His full blog on the topic is here: http://www.kroah.com/log/blog/2018/08/24/what-stable-kernel-should-i-use/
Yes, thanks. IME, many upstream kernel developers are usually not huge fans of (enterprise) distros using old kernels and push a lot for using the latest releases (e.g., Thomas Gleixner often does not loose a single chance for bushing us about that! :-P). I know Greg-KH's position (e.g., from that posts). In fact, you often hear him acknowledging the work of the people in the various distros' kernel teams (there's one keynote he gave at an OSS where he explicitly mentions how helpful SUSE kernel engineers where... what was that for, Meltdown patches for some old kernel, I think?). All that being said, as far as I've experienced it, the question is often a little more subtle than "why should I use Leap's kernel instead than an LTS one?". They're fine with using the Leap kernel, but they wonder "why Leap doesn't build its kernel on top of an upstream LTS release?". In fact, what I think is a little hard to understand --and should perhaps be communicated better-- is that the work of putting together and maintaining an enterprise kernel is similar *but not identical* to the one of maintaining an LTS kernel.

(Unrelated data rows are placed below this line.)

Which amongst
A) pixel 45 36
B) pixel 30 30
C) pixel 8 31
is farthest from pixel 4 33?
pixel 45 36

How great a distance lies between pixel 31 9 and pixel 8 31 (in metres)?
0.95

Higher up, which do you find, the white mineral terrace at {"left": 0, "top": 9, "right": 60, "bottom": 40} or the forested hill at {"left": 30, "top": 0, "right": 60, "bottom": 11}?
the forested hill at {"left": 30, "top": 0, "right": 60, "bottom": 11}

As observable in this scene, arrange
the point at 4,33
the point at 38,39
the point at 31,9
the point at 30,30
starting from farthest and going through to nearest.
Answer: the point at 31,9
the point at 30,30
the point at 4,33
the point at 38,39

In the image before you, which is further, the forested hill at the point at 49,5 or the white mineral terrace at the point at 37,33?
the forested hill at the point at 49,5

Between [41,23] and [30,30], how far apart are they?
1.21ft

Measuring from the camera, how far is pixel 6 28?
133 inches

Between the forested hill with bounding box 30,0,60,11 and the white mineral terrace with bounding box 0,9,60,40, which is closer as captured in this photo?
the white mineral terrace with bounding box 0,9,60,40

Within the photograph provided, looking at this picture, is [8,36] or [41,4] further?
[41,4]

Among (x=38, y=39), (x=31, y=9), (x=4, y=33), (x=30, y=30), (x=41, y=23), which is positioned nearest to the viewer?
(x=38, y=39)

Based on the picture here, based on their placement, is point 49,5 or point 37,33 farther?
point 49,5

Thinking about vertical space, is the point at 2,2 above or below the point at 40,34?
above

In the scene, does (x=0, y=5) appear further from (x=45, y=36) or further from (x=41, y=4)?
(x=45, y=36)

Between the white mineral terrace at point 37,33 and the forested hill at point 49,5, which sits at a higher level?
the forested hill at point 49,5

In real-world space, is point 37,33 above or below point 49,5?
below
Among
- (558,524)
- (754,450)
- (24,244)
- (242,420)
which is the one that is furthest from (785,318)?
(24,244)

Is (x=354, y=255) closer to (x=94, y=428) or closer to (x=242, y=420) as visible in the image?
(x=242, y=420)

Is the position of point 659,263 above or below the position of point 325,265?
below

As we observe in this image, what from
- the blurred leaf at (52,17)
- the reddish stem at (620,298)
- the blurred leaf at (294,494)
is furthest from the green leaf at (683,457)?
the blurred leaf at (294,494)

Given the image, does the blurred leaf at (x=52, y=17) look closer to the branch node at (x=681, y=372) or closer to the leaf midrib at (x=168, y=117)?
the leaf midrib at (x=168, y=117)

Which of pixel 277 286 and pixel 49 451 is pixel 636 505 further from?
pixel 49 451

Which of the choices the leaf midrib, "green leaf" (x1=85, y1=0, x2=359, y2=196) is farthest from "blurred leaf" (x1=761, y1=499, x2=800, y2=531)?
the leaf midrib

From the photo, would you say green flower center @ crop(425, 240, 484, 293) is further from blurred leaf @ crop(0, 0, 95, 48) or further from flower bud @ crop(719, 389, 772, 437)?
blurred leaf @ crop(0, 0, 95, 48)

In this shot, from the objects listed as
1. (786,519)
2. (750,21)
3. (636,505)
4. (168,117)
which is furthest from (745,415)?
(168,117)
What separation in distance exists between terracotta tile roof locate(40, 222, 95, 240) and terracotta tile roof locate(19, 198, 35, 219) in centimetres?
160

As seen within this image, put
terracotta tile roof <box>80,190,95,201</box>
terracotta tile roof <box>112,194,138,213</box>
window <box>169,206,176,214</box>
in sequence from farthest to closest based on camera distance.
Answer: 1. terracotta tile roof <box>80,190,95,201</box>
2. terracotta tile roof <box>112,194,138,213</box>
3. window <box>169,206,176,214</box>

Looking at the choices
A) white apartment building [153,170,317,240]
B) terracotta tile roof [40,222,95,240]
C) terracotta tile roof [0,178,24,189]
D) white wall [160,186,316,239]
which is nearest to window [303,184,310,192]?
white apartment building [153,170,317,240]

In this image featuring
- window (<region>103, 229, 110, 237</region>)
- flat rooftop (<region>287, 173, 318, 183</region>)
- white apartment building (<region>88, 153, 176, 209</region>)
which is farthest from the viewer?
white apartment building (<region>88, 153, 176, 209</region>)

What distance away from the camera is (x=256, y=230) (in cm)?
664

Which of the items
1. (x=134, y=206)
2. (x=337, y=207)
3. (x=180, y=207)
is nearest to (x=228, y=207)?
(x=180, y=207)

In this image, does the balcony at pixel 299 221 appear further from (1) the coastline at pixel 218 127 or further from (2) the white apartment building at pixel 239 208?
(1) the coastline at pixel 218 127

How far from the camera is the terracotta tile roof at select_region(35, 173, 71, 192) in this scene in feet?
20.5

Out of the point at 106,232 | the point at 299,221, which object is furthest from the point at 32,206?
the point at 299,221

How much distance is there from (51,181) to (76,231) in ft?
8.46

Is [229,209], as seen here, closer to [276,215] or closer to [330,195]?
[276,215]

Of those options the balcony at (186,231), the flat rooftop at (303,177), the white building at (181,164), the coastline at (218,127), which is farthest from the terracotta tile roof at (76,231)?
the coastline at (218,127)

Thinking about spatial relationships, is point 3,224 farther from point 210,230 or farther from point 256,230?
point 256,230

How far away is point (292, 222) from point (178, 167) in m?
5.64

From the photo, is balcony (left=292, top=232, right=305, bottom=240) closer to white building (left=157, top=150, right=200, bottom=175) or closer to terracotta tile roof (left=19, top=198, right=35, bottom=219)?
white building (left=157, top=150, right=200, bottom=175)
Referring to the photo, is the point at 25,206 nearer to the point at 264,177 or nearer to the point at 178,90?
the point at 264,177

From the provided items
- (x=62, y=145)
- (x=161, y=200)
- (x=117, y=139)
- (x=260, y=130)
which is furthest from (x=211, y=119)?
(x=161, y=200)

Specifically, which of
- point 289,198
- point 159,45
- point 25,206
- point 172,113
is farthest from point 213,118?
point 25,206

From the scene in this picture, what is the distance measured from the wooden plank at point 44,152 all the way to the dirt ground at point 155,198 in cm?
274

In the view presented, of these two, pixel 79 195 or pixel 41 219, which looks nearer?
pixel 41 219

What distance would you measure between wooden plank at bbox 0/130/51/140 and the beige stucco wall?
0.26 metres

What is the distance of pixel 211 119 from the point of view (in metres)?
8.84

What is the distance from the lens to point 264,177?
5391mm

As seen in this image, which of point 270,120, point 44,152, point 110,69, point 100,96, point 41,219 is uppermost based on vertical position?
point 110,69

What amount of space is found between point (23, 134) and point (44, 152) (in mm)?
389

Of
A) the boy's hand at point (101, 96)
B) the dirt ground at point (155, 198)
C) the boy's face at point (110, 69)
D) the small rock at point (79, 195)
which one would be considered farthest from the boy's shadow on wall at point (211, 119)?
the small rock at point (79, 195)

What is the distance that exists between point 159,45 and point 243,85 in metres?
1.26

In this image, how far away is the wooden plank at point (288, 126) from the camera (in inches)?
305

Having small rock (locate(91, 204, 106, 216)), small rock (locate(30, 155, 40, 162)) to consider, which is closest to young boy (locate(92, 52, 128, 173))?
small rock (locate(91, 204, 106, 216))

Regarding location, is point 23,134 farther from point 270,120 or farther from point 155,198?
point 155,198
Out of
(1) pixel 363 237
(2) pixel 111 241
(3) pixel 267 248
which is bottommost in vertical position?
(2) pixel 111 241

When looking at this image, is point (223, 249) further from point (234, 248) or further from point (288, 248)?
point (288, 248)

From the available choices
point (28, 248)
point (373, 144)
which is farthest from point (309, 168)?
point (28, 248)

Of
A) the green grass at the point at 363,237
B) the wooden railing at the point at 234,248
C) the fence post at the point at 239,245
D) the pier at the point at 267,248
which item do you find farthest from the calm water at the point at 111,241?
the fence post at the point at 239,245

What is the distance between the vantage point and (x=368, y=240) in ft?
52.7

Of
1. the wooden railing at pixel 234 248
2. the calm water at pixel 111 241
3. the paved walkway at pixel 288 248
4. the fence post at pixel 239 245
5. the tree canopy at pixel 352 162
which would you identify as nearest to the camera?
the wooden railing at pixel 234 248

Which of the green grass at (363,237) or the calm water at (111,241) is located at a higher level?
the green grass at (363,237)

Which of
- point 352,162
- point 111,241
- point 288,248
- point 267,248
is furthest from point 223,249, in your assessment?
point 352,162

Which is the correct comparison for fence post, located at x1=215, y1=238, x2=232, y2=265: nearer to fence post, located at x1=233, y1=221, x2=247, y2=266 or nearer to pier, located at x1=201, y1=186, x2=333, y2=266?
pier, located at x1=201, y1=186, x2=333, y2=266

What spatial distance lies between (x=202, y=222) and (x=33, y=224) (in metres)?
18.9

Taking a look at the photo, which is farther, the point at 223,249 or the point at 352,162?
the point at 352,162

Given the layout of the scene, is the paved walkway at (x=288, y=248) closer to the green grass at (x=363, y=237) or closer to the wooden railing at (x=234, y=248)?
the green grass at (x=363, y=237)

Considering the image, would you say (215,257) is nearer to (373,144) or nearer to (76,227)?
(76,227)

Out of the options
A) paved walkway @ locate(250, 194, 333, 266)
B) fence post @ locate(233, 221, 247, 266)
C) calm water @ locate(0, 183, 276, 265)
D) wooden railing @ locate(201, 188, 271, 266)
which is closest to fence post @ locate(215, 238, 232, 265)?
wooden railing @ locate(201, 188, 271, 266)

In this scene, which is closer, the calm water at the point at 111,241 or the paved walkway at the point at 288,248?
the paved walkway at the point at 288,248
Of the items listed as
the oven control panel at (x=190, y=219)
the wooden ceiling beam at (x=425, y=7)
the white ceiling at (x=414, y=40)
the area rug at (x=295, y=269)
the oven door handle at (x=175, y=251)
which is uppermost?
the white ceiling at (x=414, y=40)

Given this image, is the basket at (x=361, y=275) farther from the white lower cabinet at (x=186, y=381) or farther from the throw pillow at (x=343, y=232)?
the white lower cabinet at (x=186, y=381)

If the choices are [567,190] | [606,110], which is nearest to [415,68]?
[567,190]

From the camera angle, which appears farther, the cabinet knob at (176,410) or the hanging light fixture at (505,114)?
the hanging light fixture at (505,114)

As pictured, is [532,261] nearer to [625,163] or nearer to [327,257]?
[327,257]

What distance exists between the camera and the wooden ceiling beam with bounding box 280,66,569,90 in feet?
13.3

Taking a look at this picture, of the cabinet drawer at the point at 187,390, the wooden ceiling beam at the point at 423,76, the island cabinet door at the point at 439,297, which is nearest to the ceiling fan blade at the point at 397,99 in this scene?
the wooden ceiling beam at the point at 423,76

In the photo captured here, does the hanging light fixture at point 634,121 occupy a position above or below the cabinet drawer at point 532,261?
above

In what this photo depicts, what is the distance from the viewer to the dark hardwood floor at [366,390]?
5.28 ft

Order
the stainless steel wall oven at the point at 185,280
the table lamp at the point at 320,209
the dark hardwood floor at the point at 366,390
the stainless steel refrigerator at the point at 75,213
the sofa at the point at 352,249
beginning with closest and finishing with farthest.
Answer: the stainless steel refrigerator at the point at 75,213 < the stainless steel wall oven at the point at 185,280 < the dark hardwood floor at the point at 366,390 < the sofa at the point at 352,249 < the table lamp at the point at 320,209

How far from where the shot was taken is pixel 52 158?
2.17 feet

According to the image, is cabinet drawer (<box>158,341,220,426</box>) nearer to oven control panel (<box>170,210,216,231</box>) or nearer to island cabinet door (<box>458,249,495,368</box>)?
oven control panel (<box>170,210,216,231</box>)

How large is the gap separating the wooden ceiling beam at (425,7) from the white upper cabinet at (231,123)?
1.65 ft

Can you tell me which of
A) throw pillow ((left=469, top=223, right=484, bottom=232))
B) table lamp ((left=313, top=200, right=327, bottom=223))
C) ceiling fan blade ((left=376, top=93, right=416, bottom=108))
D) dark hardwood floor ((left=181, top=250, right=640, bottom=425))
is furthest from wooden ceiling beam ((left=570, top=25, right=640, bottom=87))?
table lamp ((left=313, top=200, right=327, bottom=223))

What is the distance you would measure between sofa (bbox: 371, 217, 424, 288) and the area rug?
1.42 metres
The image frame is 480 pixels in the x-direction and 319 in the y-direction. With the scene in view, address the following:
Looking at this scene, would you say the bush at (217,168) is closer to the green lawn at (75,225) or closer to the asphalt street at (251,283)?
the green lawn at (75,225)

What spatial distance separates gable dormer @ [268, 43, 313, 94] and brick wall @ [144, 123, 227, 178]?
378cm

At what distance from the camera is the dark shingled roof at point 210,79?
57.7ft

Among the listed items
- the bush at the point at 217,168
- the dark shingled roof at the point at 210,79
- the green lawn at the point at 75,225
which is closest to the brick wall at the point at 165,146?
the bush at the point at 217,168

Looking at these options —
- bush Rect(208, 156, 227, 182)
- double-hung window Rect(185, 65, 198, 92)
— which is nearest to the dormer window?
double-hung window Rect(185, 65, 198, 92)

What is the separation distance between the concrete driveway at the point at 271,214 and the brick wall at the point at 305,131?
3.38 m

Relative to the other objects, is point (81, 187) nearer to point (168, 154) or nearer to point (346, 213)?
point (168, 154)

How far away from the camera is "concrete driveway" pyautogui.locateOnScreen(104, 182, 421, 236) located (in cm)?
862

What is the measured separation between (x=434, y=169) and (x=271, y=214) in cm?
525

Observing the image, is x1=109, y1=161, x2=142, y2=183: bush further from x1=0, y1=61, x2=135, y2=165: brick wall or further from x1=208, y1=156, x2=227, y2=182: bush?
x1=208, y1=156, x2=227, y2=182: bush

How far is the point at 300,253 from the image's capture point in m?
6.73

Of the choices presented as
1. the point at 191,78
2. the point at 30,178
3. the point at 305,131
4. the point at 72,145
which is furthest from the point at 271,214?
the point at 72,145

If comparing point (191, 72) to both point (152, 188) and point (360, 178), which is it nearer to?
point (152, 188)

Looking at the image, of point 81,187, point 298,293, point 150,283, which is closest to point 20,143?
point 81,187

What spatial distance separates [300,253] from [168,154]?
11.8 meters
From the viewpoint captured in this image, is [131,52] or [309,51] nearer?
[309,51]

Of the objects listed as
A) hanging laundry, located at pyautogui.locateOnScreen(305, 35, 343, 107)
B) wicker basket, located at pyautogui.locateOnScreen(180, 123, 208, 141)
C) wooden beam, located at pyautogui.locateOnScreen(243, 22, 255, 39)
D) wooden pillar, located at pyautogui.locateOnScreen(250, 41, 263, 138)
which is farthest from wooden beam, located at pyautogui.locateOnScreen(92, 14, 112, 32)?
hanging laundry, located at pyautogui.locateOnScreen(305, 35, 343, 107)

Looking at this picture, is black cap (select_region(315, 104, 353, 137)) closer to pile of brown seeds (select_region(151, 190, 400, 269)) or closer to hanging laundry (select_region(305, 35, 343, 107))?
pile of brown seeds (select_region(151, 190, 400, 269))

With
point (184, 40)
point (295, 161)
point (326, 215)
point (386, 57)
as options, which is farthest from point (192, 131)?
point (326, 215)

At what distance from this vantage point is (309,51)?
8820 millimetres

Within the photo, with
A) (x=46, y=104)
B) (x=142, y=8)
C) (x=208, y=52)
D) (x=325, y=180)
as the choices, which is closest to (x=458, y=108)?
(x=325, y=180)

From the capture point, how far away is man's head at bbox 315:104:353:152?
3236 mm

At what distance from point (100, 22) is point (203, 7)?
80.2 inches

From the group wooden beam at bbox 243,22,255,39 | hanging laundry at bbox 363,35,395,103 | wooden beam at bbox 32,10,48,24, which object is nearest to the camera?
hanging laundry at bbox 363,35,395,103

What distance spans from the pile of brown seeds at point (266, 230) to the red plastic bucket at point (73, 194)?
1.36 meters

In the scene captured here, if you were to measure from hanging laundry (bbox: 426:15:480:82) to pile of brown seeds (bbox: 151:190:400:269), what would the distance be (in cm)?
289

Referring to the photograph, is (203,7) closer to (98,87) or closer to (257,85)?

For instance, as Greg says in the post, LTS kernels do get bug and security fixes, but: "no new features and almost no new hardware support is ever added to these kernels" and also: "The downsides of using this [LTS] release is that you do not get the performance improvements that happen in newer kernels". Instead, we want the SLE/Leap kernel to have some new features and some performance improvements from the newer kernel (e.g., but not necessarily only, upon users/customers requests). But that must happen without updating it entirely, for stability, maintenance, certification reasons, etc. In fact, we do backport many of those things, in addition to security and bug fixes. Therefore, having an LTS as a base would _not_ mean not having to do the work of maintaining the distro's enterprise kernel, doing backports, etc. Which is indeed what many users asking the question above seem to think, when they ask it. :-) So this is pretty much what I try to explain, when I get such question... Shall anyone have thoughts, corrections, ideas for improving the argument, I'm all ears! :-) Thanks again and Regards -- Dario Faggioli, Ph.D http://about.me/dario.faggioli Virtualization Software Engineer SUSE Labs, SUSE https://www.suse.com/ ------------------------------------------------------------------- <<This happens because _I_ choose it to happen!>> (Raistlin Majere)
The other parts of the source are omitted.